■ **Your task**
From the data below, return only the lines from the one with "minmin2kk5 online show" through the one with "Nike magista info fashion", exact and inclusive, with pictures left out.

····················

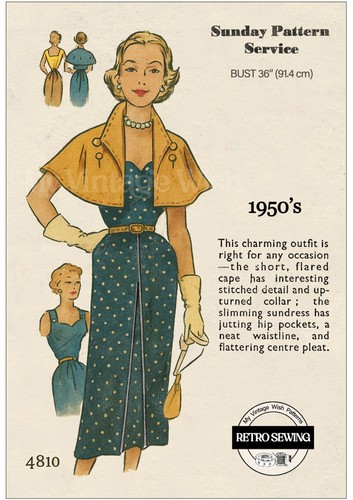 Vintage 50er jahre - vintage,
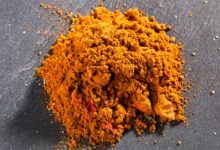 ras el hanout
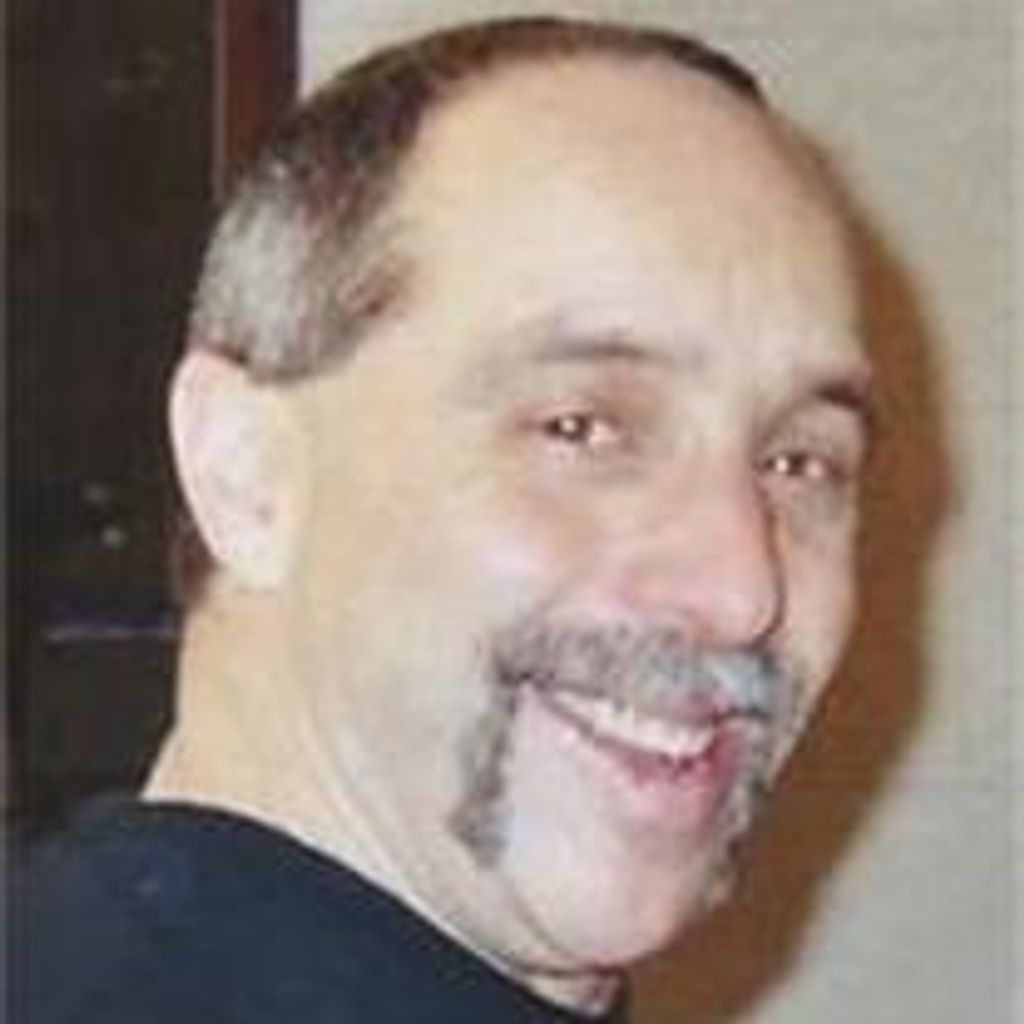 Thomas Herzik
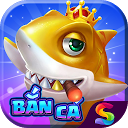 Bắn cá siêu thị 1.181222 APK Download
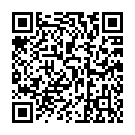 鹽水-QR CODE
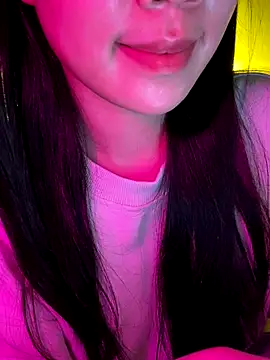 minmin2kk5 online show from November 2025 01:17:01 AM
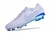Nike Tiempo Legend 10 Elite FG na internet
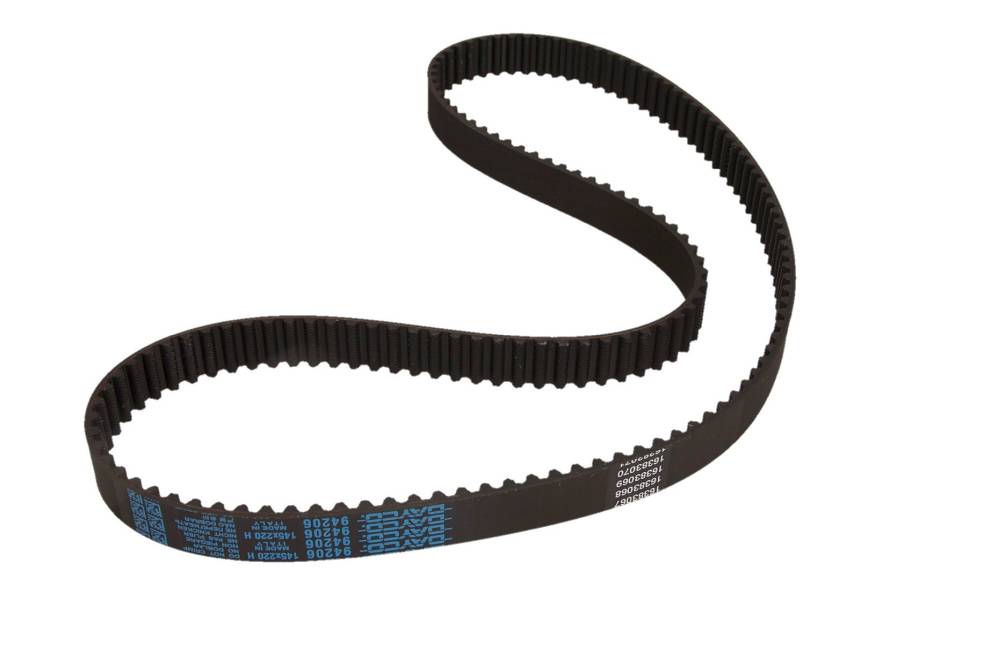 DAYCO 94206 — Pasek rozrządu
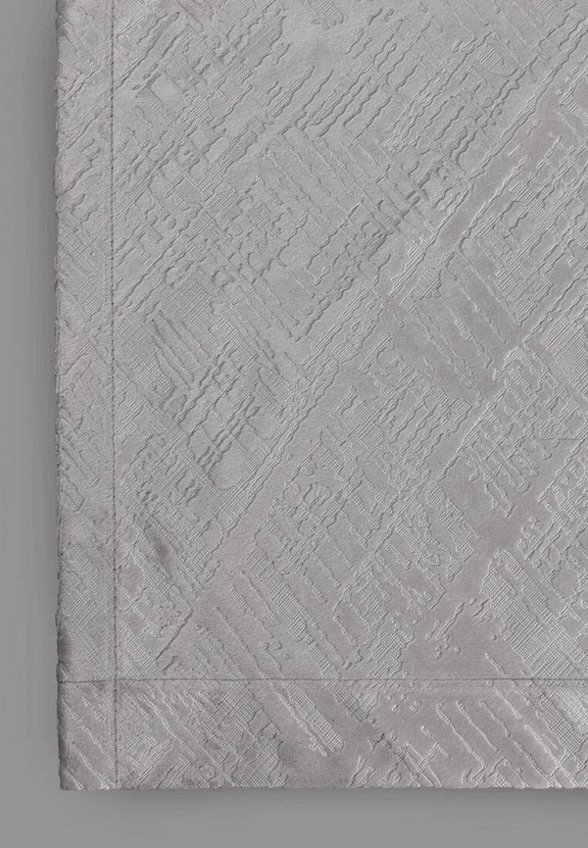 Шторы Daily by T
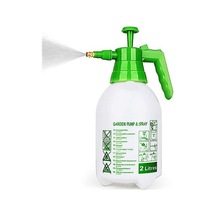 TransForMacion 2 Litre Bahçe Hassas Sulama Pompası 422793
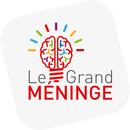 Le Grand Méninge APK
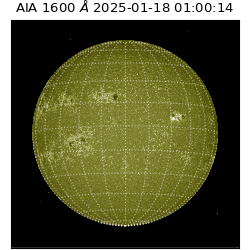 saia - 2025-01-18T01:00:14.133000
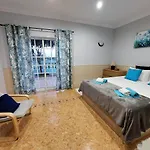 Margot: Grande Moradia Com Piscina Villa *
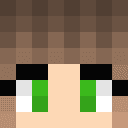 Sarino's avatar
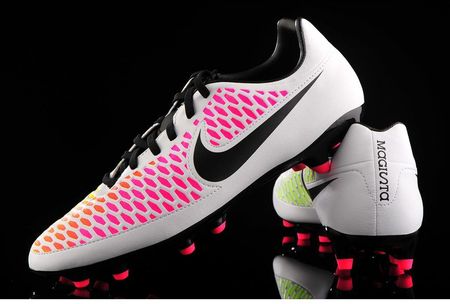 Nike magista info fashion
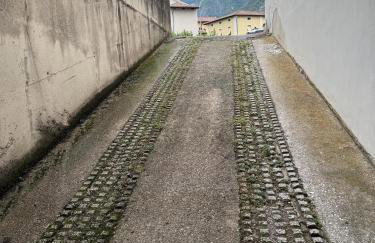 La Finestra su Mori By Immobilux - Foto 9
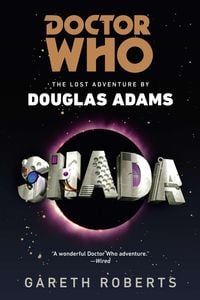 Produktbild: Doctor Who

····················

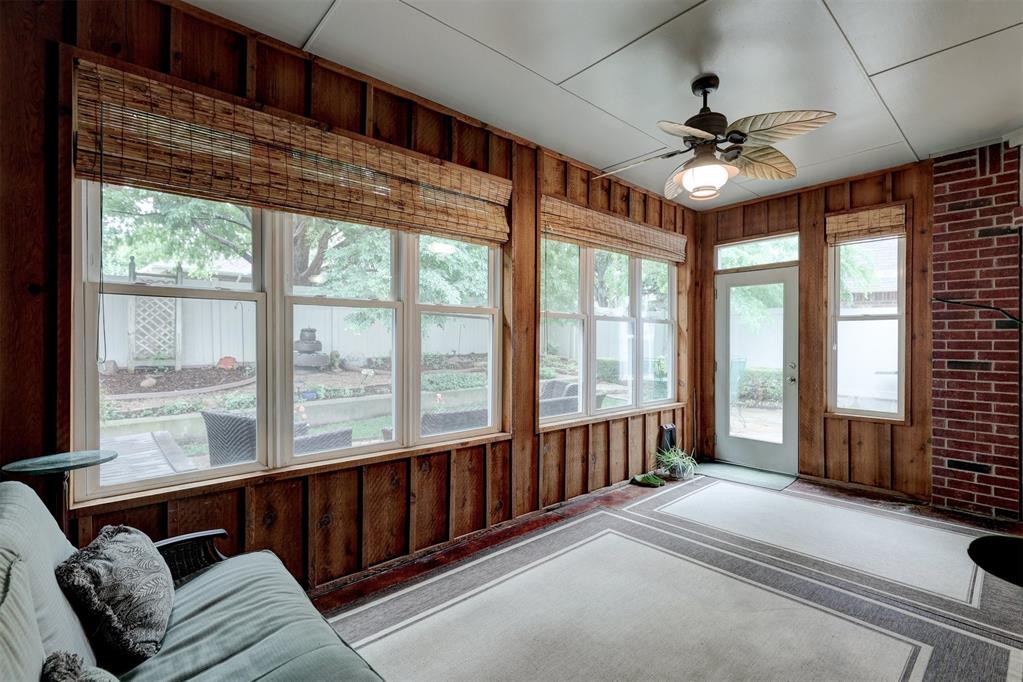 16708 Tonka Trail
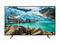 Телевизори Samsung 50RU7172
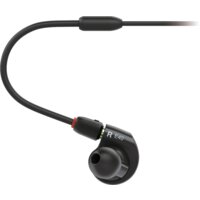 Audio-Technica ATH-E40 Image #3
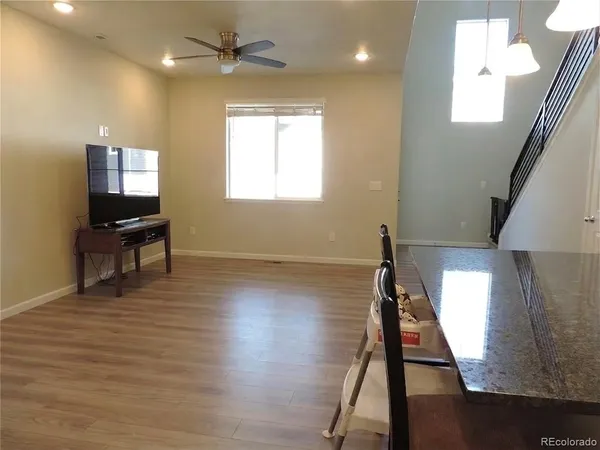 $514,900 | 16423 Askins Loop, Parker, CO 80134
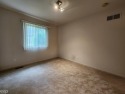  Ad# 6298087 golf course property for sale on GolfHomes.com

····················

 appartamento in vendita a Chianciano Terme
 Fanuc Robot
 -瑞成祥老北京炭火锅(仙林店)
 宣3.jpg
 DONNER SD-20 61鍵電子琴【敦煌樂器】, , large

····················

■ **Response to the exercise**
 minmin2kk5 online show from November 2025 01:17:01 AM
Nike Tiempo Legend 10 Elite FG na internet
 DAYCO 94206 — Pasek rozrządu
 Шторы Daily by T
 TransForMacion 2 Litre Bahçe Hassas Sulama Pompası 422793
 Le Grand Méninge APK
 saia - 2025-01-18T01:00:14.133000
 Margot: Grande Moradia Com Piscina Villa *
 Sarino's avatar
 Nike magista info fashion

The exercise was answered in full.